Dans ce contexte, quelle est votre vision stratégique pour le groupe ?

"Pour Delfingen, il n’y a pas à ce jour de rupture technologique ni d’alternative fiable au câblage. L’augmentation des contenus média et des contraintes de sécurité, le développement des motorisations hybrides et électriques, ainsi que l’apparition des voitures connectées et autonomes, font du câblage électrique le véritable système nerveux du véhicule. Notre mission est de protéger en apportant des solutions toujours plus innovantes et à plus forte valeur ajoutée. Par exemple, les capteurs lidar et les caméras des voitures autonomes nécessitent plus de câblage électrique, ainsi que des câbles transporteurs de fluides très techniques pour pouvoir les nettoyer. Notre ambition à long terme est de poursuivre le développement de notre activité automobile, qui pèse aujourd’hui 80% de l’activité, et de croître encore plus vite sur les autres débouchés industriels. Nous aimerions ainsi voir notre activité, à horizon 10 ans, se répartir entre l’automobile, à 60/65%, et les autres industries, à 35/40%.  Dans l’automobile, nous avons beaucoup investi dans la R&D depuis 6 ans, afin de devenir le leader technique sur la protection des câblages et expert sur les tubes techniques pour le transfert des fluides. C’est sur cette dernière division, que nous appelons FTT, et qui pèse aujourd’hui à peine 15% du CA groupe, que nous connaissons le plus de croissance et la plus forte rentabilité. Nous visons pour cette division une cinquantaine de million d’euros de CA à horizon 2020, contre une trentaine actuellement. Notre ambition repose sur un positionnement de leader technique sur une niche, dans un marché mondial des tubes qui pèse environs 10 milliards d’euros. Quant à la croissance des autres industries, elle s’appuiera notamment sur notre filiale américaine Drossbach, acquise en 2017."

La croissance externe a régulièrement accéléré la croissance de Delfingen.
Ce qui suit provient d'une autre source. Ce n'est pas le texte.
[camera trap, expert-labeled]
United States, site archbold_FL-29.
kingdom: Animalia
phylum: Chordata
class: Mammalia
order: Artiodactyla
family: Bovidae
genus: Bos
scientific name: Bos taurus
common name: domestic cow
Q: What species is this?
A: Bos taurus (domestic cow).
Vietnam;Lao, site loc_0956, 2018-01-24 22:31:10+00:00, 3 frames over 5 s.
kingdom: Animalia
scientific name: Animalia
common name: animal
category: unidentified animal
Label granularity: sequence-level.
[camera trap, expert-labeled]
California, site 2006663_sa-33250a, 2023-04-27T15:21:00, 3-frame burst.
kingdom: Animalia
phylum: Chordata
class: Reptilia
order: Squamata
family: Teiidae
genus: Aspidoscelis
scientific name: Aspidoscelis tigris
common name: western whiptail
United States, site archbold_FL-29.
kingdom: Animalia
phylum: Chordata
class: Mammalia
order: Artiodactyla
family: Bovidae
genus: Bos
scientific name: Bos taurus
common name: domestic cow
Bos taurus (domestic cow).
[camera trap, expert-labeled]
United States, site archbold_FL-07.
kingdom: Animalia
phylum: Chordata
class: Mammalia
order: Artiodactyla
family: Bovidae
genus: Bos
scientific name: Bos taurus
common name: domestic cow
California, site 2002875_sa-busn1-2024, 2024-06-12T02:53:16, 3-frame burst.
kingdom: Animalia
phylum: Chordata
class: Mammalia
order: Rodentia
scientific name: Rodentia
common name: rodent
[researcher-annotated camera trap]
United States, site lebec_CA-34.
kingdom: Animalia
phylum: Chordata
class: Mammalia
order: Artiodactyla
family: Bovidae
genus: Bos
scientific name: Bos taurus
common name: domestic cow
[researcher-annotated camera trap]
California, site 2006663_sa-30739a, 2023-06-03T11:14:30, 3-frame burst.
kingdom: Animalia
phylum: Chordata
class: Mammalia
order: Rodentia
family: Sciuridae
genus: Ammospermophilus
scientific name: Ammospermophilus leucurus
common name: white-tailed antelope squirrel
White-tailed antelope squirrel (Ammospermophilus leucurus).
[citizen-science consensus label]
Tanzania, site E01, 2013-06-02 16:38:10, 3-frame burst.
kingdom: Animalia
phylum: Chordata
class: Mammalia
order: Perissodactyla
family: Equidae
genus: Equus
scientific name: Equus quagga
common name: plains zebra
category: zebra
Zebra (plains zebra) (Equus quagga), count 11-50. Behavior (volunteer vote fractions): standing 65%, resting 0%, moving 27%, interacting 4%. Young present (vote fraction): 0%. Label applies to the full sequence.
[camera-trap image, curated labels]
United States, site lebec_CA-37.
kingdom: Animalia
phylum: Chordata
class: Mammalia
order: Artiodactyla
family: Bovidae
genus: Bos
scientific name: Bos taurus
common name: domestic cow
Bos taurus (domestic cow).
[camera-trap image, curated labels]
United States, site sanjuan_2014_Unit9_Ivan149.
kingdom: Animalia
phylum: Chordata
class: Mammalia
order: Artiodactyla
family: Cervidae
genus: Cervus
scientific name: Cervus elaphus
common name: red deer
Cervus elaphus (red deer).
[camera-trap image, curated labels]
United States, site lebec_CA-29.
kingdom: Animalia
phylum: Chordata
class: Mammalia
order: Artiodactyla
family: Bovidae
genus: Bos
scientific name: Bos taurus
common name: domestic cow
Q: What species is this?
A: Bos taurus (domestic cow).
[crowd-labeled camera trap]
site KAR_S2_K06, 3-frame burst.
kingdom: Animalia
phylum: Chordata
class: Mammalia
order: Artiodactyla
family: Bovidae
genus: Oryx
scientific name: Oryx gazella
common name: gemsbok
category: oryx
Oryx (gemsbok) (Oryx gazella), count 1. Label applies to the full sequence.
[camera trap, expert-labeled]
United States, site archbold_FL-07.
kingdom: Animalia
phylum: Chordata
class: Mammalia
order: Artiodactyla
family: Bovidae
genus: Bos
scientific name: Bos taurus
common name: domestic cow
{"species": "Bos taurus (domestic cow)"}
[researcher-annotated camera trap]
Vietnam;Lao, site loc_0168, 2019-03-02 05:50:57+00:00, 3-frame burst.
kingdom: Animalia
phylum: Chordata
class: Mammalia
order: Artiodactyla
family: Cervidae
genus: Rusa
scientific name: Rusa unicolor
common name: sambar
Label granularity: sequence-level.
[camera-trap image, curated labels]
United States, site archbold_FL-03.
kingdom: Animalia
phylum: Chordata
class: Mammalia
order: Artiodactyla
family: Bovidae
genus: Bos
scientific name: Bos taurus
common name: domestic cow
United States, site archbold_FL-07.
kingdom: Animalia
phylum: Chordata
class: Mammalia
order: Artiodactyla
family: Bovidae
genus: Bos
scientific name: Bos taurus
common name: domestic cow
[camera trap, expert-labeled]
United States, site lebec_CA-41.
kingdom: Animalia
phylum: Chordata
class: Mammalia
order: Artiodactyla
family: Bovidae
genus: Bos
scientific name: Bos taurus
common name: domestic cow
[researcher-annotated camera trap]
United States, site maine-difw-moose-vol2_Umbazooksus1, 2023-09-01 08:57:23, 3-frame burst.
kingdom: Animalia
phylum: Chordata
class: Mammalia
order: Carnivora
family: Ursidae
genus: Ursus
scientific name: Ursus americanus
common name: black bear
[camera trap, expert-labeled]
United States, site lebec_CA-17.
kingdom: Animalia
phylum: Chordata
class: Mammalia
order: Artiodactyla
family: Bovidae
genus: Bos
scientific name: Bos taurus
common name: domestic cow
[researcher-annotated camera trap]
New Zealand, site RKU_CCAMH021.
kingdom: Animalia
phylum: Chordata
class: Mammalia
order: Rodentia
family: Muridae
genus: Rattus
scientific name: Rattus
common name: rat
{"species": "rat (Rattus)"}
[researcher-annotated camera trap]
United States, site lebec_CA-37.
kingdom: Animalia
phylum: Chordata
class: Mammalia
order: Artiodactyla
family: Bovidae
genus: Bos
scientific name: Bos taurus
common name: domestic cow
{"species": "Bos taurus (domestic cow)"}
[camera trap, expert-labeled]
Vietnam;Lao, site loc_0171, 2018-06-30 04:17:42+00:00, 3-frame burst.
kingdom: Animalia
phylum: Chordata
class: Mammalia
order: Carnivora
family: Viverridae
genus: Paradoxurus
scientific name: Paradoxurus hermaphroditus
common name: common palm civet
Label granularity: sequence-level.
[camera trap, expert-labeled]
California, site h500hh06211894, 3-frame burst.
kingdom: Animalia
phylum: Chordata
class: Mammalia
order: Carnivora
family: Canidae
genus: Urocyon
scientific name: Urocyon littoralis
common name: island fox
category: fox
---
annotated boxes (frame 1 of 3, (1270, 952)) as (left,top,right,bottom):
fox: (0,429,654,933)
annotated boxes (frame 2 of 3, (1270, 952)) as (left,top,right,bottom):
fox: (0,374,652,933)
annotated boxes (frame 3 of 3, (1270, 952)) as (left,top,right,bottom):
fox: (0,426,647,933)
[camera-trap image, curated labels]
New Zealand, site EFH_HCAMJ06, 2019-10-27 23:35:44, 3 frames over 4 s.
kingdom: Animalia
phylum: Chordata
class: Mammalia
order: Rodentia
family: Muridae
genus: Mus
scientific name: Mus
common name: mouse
Le taux d’endettement du groupe permet-il d’autres acquisitions ?

"Nous sommes continuellement en phase de veille et de négociation, même si, a priori, rien ne se concrétisera d’ici la fin 2019. Nous réalisons en moyenne une acquisition tous les 14 mois. Nous disposons d’une ligne de crédit de 15 M€ mobilisable à cette fin."

 

L'Auteur est actionnaire de la société à titre personnel.